Sunday, April 18, 2010

Find median

The problem: Given N computers, each has M numbers. Find median of all N*M numbers.
Sometimes a master computer is used in the setting which controls the rest slave computers.

Can do this by:

Method 1: let the N computers each partition their numbers into X buckets, then count the sum of numbers in each bucket. This step can be done recursively to decrease the range. This will come up with a bucket that contains the median, then do a sort in this bucket to find it. E.g., let's have 4 buckets, [0, 2^30], [2^30, 2^31], [2^31, 2^31 + 2^30], [2^31 + 2^30, 2^32]. Sum shows the numbers fall in each bucket are 5000, 6000, 5000, 5000. Then the median must be in the second bucket, and is the 5500-th number in it. Extend this, if we have maximal 2^32 numbers in total, we can set bucket size to be 2^16, then after one round we can figure out which bucket contains the median, and it contains maximal only 2^16 numbers. Say we do k rounds, This is O(kN) or just O(N) in time, plus the time to do final round sorting on a small range.

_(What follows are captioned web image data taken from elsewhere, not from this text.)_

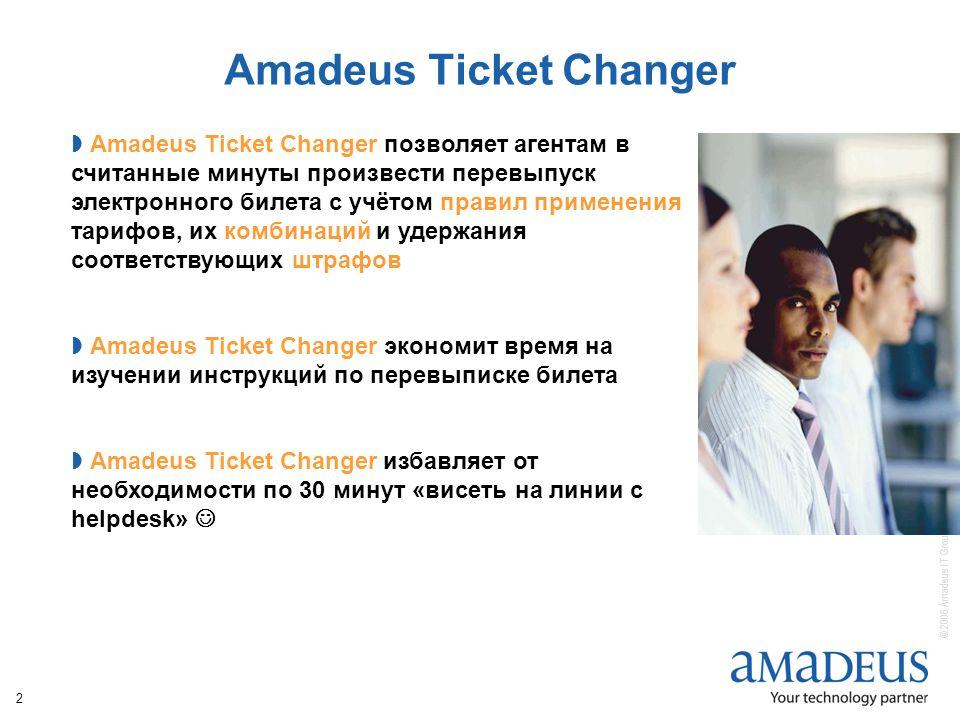 © 2006 Amadeus IT Group SA 2 Amadeus Ticket Changer  Amadeus Ticket Changer позволяет агентам в считанные минуты произвести перевыпуск электронного билета с учётом правил применения тарифов, их комбинаций и удержания соответствующих штрафов  Amadeus Ticket Changer экономит время на изучении инструкций по перевыписке билета  Amadeus Ticket Changer избавляет от необходимости по 30 минут «висеть на линии с helpdesk»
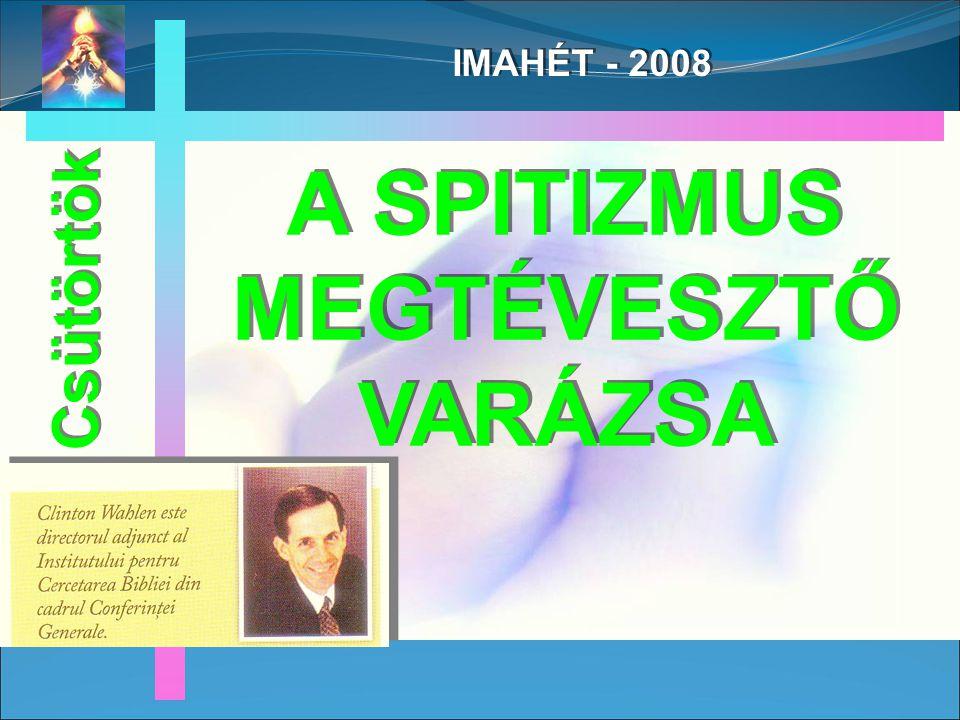 IMAHÉT - 2008 A SPITIZMUS MEGTÉVESZTŐ VARÁZSA Csütörtök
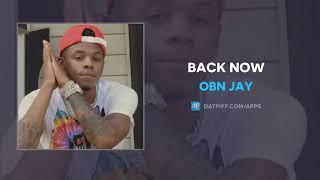 OBN Jay - Back Now (AUDIO)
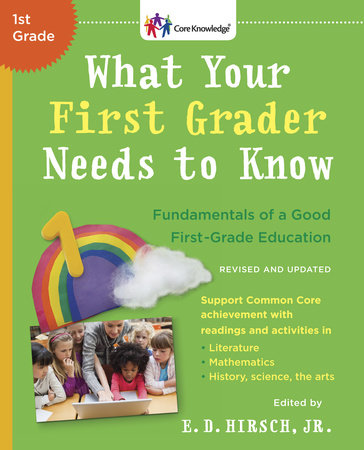 What Your First Grader Needs to Know by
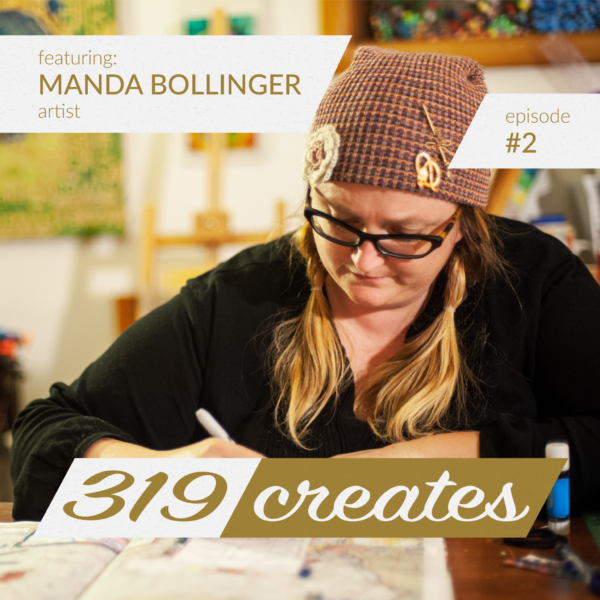 319 Creates Episode 2: Manda Bollinger, Iowa City artist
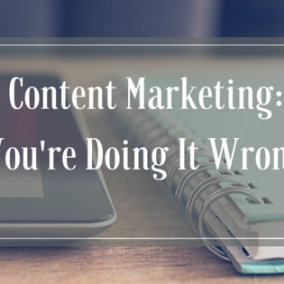 Content Marketing: You're Doing It Wrong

Method 2: binary search. Pick a random number X, on each computer, count the numbers bigger than X and smaller than X. Add counts on all computers together, we know the median is bigger or smaller than X. Say median is smaller than X, then next round we pick (0 + X)/2 = X/2 as the guess. Each round it takes O(N) time, there are log(N) rounds. Total time cost is O(N log(N)).

See the discussion here for reference.

Thursday, April 15, 2010

Find Median of Two Sorted Arrays

See here for the following 3 methods:
Method 1: similar to merge sort, the (m+n)/2-th element is median. O(m+n).
Method 2: divide and conquer. O(log(n)) time, O(1) space. This works when m = n.
Method 3: binary search. O(log(n)) time, O(1) space. This works when m = n.

When m != n, it's more complicated. Can method 3 be extended to this case? Can have a try. Another possible way is to append the shorter array by INT_MIN (or value less than min of both arrays) and INT_MAX (or value greater than max of both arrays), then apply previous method.

If n >> m, can use binary search possibly.

A similar problem is finding the k-th largest element in a union of two arrays. See idea here. It's O(log(n+m)). This can be specialized to the situation of finding median, where k = (m+n)/2.

Tuesday, April 13, 2010

Max submatrix problem

Given a binary matrix M of 0s and 1s.
1) find the maximal square sub-matrix.
2) find the maximal sub-matrix.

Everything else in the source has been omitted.